The storm passes
By any measure, the first nine months of 2017 have been stellar for China Airlines’ cargo operations. Cargo traffic rose 8.1 percent, year-over-year, during that period, outpacing capacity, which was up only 4.6 percent. Overall load factors, as a result, were 2.4 percentage points higher, at 69.7 percent.
Cargo traffic, alone, is meaningless unless revenues and yields grow in parallel, and this year, they surely have. Cargo revenues are up 20.6 percent, y-o-y, and Taiwan dollar cargo yields are up 11.5 percent for the first eight months of the year. In the end, it all comes back to CI’s flexible freighter network, which enables capacity to be adjusted “on the fly, based on market changes,” said Liu. Additional legs can be added to flights from Penang or Delhi, for example, if demand in, say, Manila or Singapore materializes. These additions can “boost product returns from inter-regional direct flights, and improve the economic performance of each flight.”
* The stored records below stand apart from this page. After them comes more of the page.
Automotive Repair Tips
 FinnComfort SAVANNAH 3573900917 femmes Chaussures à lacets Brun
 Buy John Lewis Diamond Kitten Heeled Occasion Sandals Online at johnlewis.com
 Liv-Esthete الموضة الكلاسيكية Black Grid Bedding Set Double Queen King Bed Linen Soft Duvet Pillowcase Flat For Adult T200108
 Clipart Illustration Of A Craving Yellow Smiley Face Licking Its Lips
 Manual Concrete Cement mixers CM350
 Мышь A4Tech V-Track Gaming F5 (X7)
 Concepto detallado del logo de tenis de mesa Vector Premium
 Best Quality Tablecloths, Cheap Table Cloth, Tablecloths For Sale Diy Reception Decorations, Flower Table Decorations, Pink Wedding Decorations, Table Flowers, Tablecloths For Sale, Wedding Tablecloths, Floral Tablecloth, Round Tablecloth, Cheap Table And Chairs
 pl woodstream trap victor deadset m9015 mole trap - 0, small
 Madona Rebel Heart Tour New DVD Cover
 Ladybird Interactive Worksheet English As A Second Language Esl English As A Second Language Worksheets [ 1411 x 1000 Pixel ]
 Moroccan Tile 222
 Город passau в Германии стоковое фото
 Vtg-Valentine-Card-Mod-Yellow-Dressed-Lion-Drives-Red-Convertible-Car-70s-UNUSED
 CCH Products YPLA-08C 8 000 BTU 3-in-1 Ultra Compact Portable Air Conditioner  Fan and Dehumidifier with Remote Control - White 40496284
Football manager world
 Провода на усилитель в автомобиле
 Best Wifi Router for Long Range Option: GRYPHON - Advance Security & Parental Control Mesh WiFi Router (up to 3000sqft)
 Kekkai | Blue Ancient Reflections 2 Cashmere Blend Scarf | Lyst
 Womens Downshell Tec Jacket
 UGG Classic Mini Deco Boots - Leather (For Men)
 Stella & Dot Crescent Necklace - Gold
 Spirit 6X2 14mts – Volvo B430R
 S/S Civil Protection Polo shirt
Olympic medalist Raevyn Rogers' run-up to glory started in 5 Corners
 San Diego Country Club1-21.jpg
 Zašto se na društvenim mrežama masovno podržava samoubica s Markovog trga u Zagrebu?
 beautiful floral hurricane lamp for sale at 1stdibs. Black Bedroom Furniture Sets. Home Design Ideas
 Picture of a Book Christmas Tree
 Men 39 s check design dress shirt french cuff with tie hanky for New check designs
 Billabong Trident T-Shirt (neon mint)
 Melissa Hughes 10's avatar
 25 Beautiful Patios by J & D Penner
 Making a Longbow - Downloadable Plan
In the future, CI will strengthen the interplay between its freighters and passenger aircraft “to develop a cargo network with Taiwan as the central hub,” said Liu. “Inter-regional freight destinations and services in Asia will be integrated with European and American trans-oceanic routes to offer a transportation service with optimal transfer times.”
Another blossom on the branch for CI is e-commerce, which Liu believes “will be the growth driver for the air cargo industry.”